Sementara itu, penelitian lain menjelaskan bahwa salah satu orang yang sangat ahli mengendalikan empati adalah orang yang memiliki kecendrungan psikopat[2]. Artinya, bahkan seorang psikopat saja memiliki rasa empati ketika hendak membunuh atau melakukan tindak kekerasan kepada korbannya. Jadi, orang-orang yang telah pilih-pilih dalam berempati bisa jadi mereka tidak benar-benar mempunyai empati meski mereka berteriak-teriak “kami merasakan, rasa yang sama” kepada korban dimana pun itu.
Atau, jika ada orang yang pilih-pilih dalam berempati, maka bisa jadi orang tersebut memiliki dua kemungkinan. Satu, empati mereka dipengaruhi oleh kondisi politik. Kedua, empati yang mereka berikan adalah bualan. Padalah di zaman dahulu kala ketika Nabi Muhammad memimpin sebuah peperangan, Rasululullah melarang pasukannya membunuh wanita dan anak-anak, sekalipun wanita dan anak-anak itu ada di pihak musuh. Hal itu membuktikan bahwa empati tumbuh bukan karena ada latar belakang, melainkan secara alamiah. Besar kemungkinan seorang manusia yang sehat secara fisik dan psikis akan memiliki empati yang alamiah.

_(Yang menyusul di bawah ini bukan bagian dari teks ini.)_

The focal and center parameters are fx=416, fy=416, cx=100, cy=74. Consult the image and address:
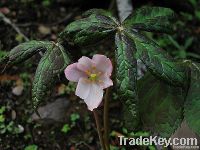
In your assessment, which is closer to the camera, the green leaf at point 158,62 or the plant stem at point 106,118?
the green leaf at point 158,62

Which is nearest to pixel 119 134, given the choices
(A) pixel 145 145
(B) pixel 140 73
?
(A) pixel 145 145

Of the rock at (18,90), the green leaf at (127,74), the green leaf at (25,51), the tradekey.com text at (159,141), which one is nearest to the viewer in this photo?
the green leaf at (127,74)

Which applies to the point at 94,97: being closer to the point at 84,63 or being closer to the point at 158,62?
the point at 84,63

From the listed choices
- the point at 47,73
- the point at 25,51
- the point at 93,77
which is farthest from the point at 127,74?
the point at 25,51

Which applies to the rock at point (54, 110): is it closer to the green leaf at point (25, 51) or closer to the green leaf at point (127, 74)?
the green leaf at point (25, 51)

Salah satu ciri empati yang lahir alamiah, contohnya, ketika misalkan saya melihat seseorang terpeleset dan jatuh, lalu bagian kepalanya membentur dan berdarah, biasanya saya dan mungkin anda semua sekali pun tak kenal dengan orang tersebut akan merasa kaget dan berkata “aduh” sambil memegangi kepala. Reaksi itu menunjukkan seakan-akan kita memiliki perasaan yang sama, padahal kepala kita baik-baik saja.
Jadi, orang Indonesia harus banyak-banyak belajar dari seekor tikus, karena menurut penemuan yang telah diterbitkan oleh majalah Current Biology, kemampuan merasakan atau ikut merasakan penderitaan/rasa sakit yang dialami orang lain bukan hanya dimiliki manusia, namun hewan yang biasa kita anggap jorok seperti tikus juga dapat memiliki empati.
[1] Andromeda, S. (2014). Hubungan Antara Empati dengan Perilaku Alturisme Pada Karang Taruna Desa Pakang. Naskah Publikasi Universitas Muhammadiyah Surakarta, 8.